Cigna has now denied the second request and appeal from my neurosurgeon for a brain MRI to assess for new growth given my daily nausea. That means we won’t be getting a look inside my noggin until early July, the three month post-surgical mark, when they say they will cover it. I could open a patient appeal with Cigna, and/or go to the state board that regulates health insurers and file a complaint, but by the time I spend the mental and physical energy on that and it winds its way through institutional bureaucracy, it will most definitely be well past July and a moot point. I’m saving my sanity and strength, and accepting their decision for now. Life is literally too short.
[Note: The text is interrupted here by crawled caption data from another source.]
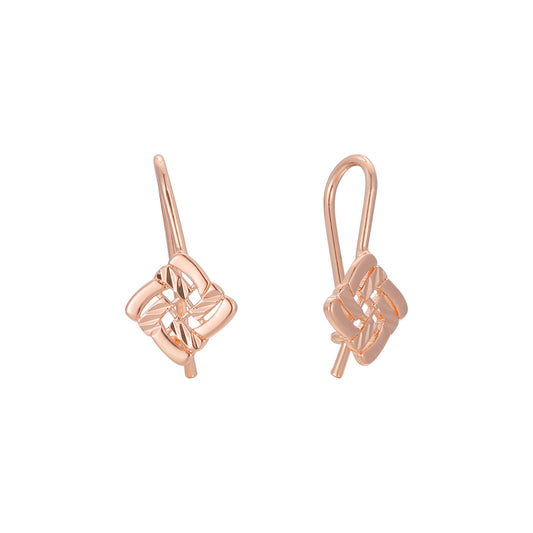 Rhombus wire hook child earrings in 14K Gold, Rose Gold, two tone plating colors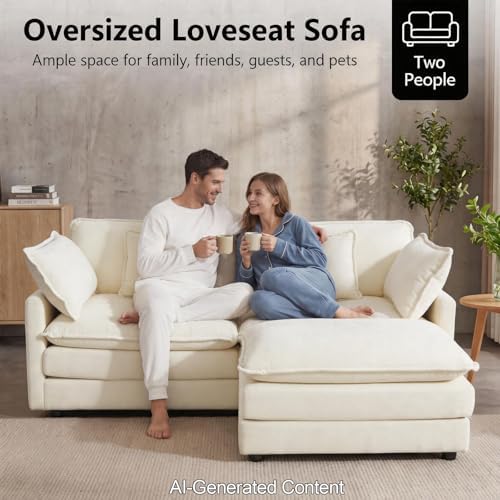 GNIXUU 76.7" Beige White Small L Shaped Cloud Couch Loveseat - Image 3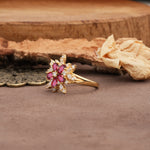 Unique and Luxurious Floral Design 4-Prong Pear Cut Ruby Engagement Ring - Additional view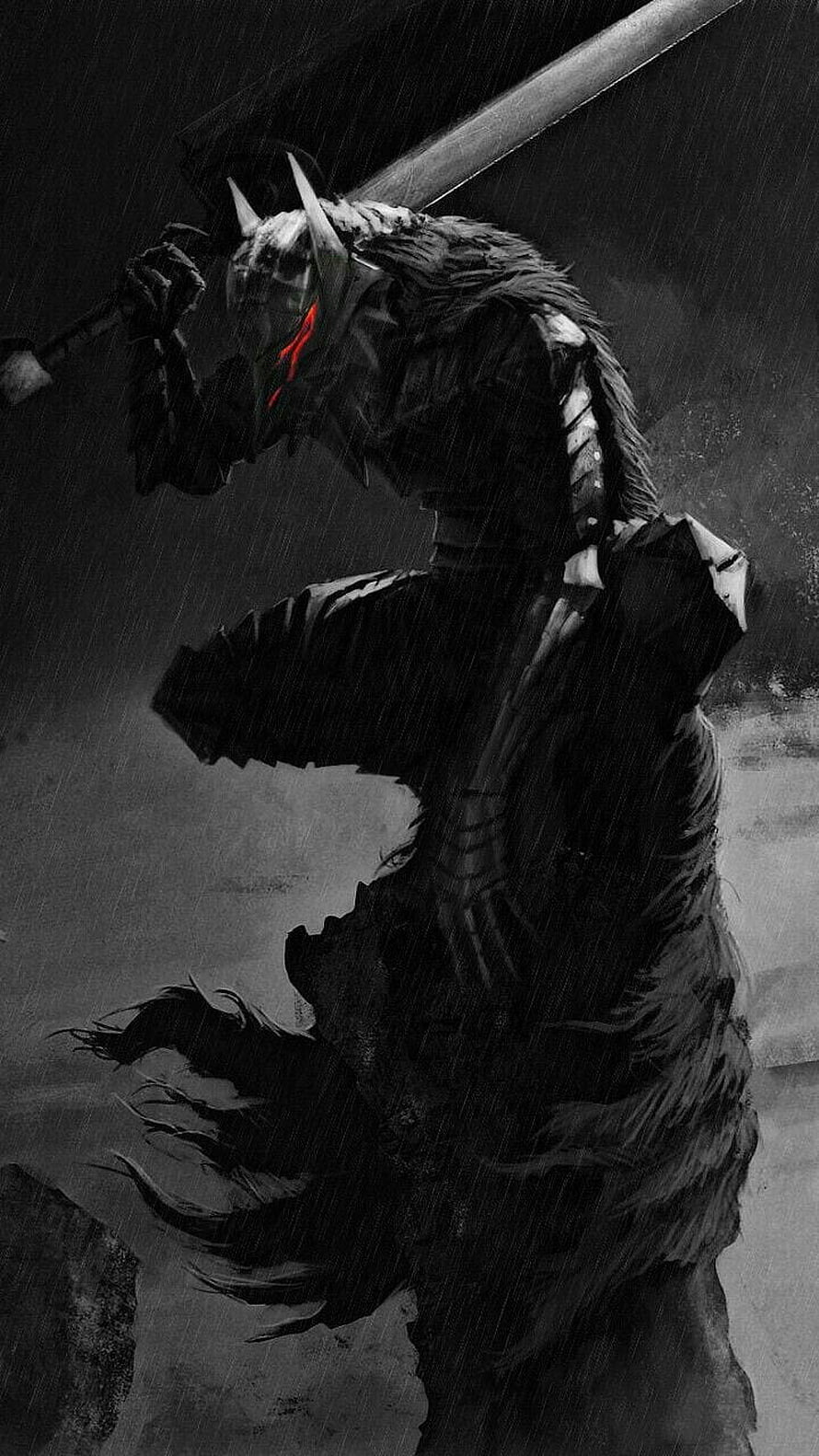 Dark Fantasy Warrior With Glowing Red Eyes Wielding A Massive Sword In The Rain HD phone wallpaper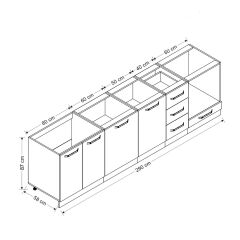 Minar 290 Cm Mutfak Dolabı Beyaz 290-B3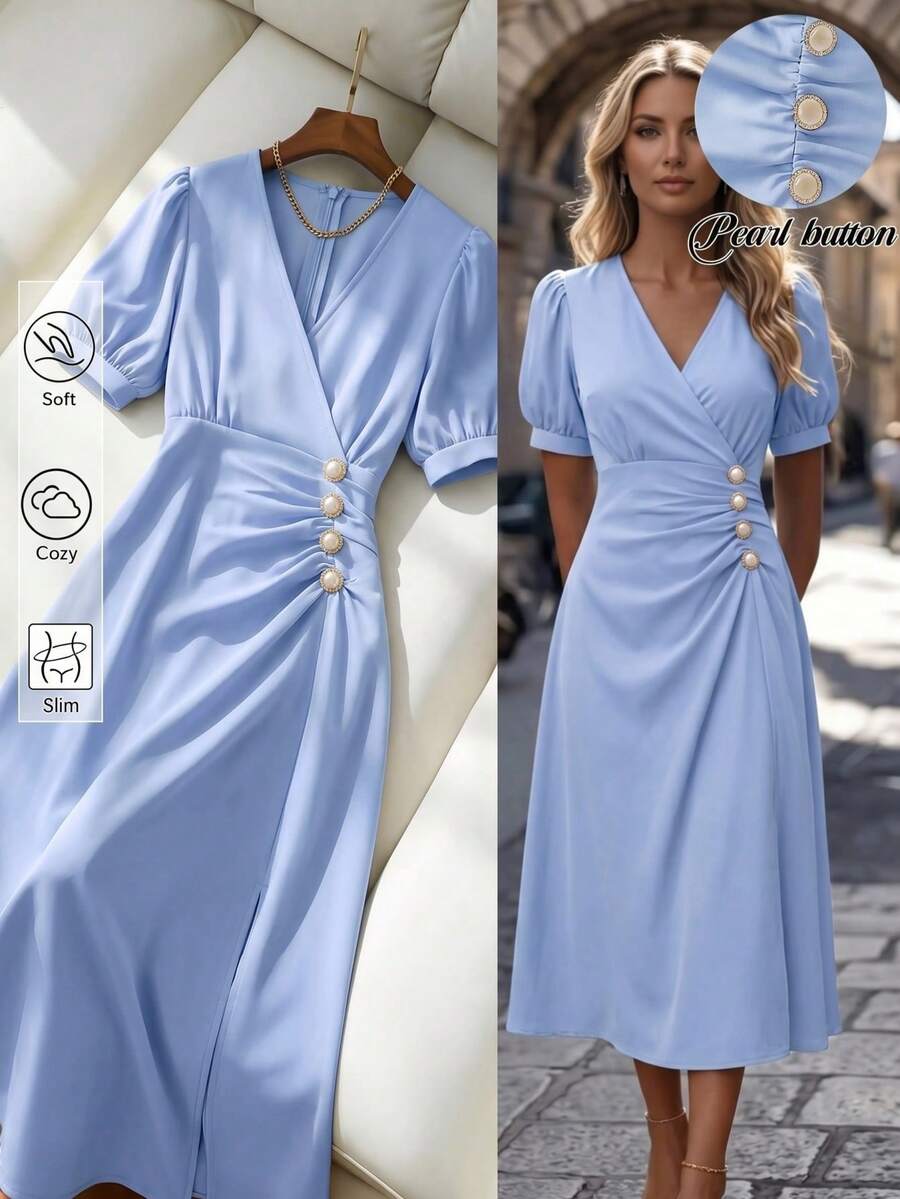 Franclia Vestido mini de verano para mujer, de unicolor elegante, con cuello cruzado, mangas con pétalos y cintura fruncida - Azul - Ver 1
But we aren’t ignoring the problem. My oncologist Dr. K has suggested a change in chemo to attack any cancer growth in the brain in a non-surgical manner. As I’ve mentioned in the past, most chemotherapies and immunotherapies aren’t helpful in treating cancer spread to the brain because they do not cross the blood brain barrier, the protective three-part layer that surrounds the brain. But some clinical studies have found that the drug combination of Xeloda and Tykerb, two oral chemotherapies, is able to cross that barrier and shrink brain metastases in some women with my type of cancer (HER2+). So I will be making the change as soon as the new drugs arrive from the specialty pharmacy.
I’m a little nervous about saying goodbye to Herceptin and Perjeta, since they’ve worked so well from the neck down for 18 months. But over the past 14 months we’ve treated 25 brain metastases with gamma knife and one of those again with laser ablation, so it feels like this change in strategy is smart. If Xeloda and Tykerb can work some magic up there, at least for a little while, we’ll be in good shape.
There are a few cons to the treatment switch. First of all, it isn’t as gentle on the system as my current immunotherapy. I may experience some hair thinning or loss again (just when I was creeping past the Ronald McDonald phase of hair regrowth…sigh). And there’s the usual long laundry list of possible side effects that most chemos have – gastrointestinal chaos, hand/foot syndrome, white cell depletion, etc. But there are medications to combat those side effects and it’s worth it if it works to stop cancer in my brain. It will also be nice to be able to take treatment in pill form instead of getting infusions every three weeks.
Whole brain radiation remains another option for me if my July MRI shows new metastases. But for reasons I’ve talked about previously, I’d like to save that as a last resort.
I’ll keep everyone posted on how the new routine goes. We are getting really excited to go on our trip to Chicago next month – the first in several summer bucket list adventures – so I’m hoping it’s a smooth road!